= Saccular acoustic sensitivity =

Part of the human sense of hearing

 Saccular acoustic sensitivity is a measurement of the ear's affectability to sound. The saccule's normal function is to keep the body balanced, but it is believed to have some hearing function for special frequencies and tones. Saccular acoustic sensitivity is considered to be simply an extension of the sense of hearing through the use of the saccule.

== Effects ==
Saccular acoustic sensitivity has a variety of physiological as well as mental/emotional effects.

=== Physical effects ===
Perhaps the most observable physical response is goose bumps. A similar effect is the manifestation of chills. Some sounds have been known to cause reflexive muscle movements like a twitch or even a jump. Since these physical effects are easily recorded and are linked consistently with strong emotion, they have been used in several types of psychological studies.

=== Mental/Emotional effects ===
Certain sounds, such as fingernails drawn down a blackboard, cause strong feelings of aversion or even fear in most humans. A 2004 study claimed that the blackboard sound was very similar to the warning cry of Siamang gibbons and hypothesized that a vestigial reflex is what causes the fight or flight reaction in humans. Other sounds, such as a person coughing or vomiting, provoke responses of disgust. These emotional reactions are thought to be caused by the body's natural tendency to avoid disease.

== Stimulation ==
=== Negative Stimulation ===
While each individual is extremely sensitive to different sounds, there are some nearly universal saccular acoustical stimulants.

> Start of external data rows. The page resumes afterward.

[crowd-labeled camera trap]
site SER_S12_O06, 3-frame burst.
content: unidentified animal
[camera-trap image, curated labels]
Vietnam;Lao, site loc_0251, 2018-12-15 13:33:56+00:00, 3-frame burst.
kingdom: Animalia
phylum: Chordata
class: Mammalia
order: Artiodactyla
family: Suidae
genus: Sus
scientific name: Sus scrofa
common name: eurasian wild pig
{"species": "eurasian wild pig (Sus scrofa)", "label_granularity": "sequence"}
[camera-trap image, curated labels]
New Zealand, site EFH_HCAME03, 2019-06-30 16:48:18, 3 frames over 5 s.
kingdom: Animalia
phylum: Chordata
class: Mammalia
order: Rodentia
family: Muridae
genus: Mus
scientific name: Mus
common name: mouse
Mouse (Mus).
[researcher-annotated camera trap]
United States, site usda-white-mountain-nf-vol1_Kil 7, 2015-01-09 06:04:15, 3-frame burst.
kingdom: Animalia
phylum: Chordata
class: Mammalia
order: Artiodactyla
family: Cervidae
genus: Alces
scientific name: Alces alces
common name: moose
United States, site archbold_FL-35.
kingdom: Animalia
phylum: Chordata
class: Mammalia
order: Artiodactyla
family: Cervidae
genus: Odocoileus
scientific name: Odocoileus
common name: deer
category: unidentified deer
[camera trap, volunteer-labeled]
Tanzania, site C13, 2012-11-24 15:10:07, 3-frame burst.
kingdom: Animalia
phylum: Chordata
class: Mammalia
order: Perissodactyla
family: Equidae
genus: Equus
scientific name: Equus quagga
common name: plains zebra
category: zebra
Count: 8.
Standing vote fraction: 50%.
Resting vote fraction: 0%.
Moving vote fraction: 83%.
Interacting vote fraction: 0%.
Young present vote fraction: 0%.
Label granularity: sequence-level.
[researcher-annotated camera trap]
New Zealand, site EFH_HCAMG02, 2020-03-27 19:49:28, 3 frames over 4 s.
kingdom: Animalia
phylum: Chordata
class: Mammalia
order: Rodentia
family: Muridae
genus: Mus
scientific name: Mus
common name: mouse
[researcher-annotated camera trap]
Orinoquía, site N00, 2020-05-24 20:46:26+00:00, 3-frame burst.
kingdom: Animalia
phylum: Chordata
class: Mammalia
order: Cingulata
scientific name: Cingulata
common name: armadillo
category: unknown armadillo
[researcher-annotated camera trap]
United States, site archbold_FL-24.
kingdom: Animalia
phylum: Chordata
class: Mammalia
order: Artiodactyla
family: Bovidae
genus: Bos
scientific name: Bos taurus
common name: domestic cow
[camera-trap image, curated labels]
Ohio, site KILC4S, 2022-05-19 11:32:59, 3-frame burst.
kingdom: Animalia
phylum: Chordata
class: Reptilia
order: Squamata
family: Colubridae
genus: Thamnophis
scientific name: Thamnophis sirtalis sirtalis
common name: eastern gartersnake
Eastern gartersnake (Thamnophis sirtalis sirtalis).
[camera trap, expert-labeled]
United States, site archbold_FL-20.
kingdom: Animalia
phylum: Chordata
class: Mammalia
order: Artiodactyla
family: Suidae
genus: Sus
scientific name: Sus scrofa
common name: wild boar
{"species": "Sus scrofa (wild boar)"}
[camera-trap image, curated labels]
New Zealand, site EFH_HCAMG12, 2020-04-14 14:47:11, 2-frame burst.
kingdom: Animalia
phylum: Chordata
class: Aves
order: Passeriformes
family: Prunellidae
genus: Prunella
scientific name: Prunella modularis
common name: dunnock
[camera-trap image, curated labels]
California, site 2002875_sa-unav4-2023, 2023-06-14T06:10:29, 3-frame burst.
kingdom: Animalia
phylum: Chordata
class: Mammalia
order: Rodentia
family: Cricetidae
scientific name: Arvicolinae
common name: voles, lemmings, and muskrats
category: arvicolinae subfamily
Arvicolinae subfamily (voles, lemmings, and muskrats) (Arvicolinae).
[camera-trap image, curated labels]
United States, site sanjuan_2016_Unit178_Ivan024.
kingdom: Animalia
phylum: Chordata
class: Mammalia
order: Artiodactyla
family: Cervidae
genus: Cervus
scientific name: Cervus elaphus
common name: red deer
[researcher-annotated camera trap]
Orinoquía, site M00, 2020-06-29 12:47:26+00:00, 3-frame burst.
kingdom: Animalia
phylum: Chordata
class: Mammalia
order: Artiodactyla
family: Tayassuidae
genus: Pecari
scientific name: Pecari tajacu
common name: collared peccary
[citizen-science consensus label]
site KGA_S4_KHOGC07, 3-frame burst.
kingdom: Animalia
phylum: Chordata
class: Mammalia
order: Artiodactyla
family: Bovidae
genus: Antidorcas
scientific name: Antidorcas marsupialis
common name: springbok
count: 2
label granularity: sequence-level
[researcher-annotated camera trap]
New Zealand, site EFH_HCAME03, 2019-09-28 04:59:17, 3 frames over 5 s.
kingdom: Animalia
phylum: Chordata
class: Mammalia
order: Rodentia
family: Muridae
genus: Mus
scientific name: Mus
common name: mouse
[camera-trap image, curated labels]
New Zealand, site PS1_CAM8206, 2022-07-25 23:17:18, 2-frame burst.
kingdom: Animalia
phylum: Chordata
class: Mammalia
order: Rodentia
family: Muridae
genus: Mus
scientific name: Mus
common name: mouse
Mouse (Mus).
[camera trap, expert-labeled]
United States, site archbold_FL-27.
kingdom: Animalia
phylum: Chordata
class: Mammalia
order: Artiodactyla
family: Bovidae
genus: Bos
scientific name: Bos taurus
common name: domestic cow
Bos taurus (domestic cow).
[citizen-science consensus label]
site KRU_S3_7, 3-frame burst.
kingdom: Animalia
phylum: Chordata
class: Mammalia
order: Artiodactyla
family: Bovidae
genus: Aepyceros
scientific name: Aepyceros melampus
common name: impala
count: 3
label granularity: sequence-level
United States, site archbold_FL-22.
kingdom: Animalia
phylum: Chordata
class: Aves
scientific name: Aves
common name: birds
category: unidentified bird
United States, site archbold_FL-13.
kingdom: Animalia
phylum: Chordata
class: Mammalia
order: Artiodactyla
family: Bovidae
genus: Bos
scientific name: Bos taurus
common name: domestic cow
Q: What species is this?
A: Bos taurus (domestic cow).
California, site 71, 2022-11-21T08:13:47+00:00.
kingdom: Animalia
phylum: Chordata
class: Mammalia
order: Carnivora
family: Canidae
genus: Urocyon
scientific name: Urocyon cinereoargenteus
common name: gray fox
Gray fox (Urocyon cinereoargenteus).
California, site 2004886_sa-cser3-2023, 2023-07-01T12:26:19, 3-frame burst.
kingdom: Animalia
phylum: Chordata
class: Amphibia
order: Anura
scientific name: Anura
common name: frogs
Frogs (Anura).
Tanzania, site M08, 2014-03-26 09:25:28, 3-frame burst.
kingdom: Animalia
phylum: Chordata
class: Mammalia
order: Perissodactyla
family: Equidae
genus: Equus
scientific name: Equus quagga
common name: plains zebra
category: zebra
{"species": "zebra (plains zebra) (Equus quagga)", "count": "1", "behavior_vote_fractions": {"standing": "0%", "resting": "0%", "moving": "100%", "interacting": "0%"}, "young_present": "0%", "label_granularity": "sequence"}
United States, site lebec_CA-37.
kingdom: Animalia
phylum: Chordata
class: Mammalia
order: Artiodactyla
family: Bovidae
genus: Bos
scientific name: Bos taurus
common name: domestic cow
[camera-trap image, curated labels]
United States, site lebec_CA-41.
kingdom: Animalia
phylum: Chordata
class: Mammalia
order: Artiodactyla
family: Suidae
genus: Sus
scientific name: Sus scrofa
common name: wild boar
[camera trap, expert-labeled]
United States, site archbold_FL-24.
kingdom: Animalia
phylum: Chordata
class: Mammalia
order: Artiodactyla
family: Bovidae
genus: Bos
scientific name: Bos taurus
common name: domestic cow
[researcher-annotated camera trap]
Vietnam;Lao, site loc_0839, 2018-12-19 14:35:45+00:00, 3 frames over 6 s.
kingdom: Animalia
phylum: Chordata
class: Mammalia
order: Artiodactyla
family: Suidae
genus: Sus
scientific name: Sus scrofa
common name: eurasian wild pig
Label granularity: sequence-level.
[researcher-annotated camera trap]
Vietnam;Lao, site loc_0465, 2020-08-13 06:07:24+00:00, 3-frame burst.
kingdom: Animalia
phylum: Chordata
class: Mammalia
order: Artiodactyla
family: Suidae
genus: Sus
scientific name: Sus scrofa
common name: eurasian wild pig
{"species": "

For example, the sound of fingernails scratching a blackboard will stimulate negative emotions along with chills in the majority of the population. Trevor J. Cox, of the University of Salford, was fascinated by this fact and conducted an online study to identify the "most horrible sound" in the world. Participants were asked to listen to recordings of various "bad" noises and rate them by their horribleness. "Vomiting" was selected as the most horrible sound by a wide margin. Surprisingly, "nails on a blackboard" was only ranked 16.

| Rank | Sound Title |
|---|---|
| 1 | Vomiting |
| 2 | Microphone Feedback |
| 3* | Multiple Babies Crying |
| 3* | Scrape of Train Wheels |
| 5 | Squeak of Seesaw |
| 6 | Violin Played Badly |
| 7* | Whoopee cushion |
| 7* | Single Baby Crying |
| 9* | Soap Opera Argument |
| 9* | Mains hum |
| 11 | Tasmanian Devil |
| 12* | Cough |
| 12* | Cat Spitting and Howling |
| 12* | Mobile Phone Ringing |
| 15 | Creaky Door |
| 16* | Barking Mad Dog |
| 16* | Sniff |
| 16* | Fingernails on a Blackboard |
| 16* | Polystyrene |
| 20 | Dentists' Drill |
| 21 | Cough and Spit |
| 22 | Alarm Clock |
| 23 | Fast Electrical Drilling |
| 24 | Apple Munch |
| 25 | Creaky Stairs |
| 26* | Squeaky Trolley |
| 26* | Snoring |
| 28* | Electrical Throb |
| 28* | Cat Eating Noisily |
| 30 | Reverberated Whoopee Cushion |
| 31 | Aircraft Take-off |
| 32 | Drums |
| 33 | Gong |
| 34 | Low, Not-Quite-Eerie Noise |

(* signifies a tie)

=== Positive Stimulation ===
There are various sounds that correspond to positive physical and emotional reactions as well. Therapists use these soothing sounds for therapy in stress relief and relaxation. However, most of the sounds that invoke positive responses tend to be more subjective. Familiarity tends to play a large role in the amount of positive stimulation observed. For example, a man listening to a familiar song is more likely to experience pleasure and have goosebumps than a man listening to an unfamiliar song.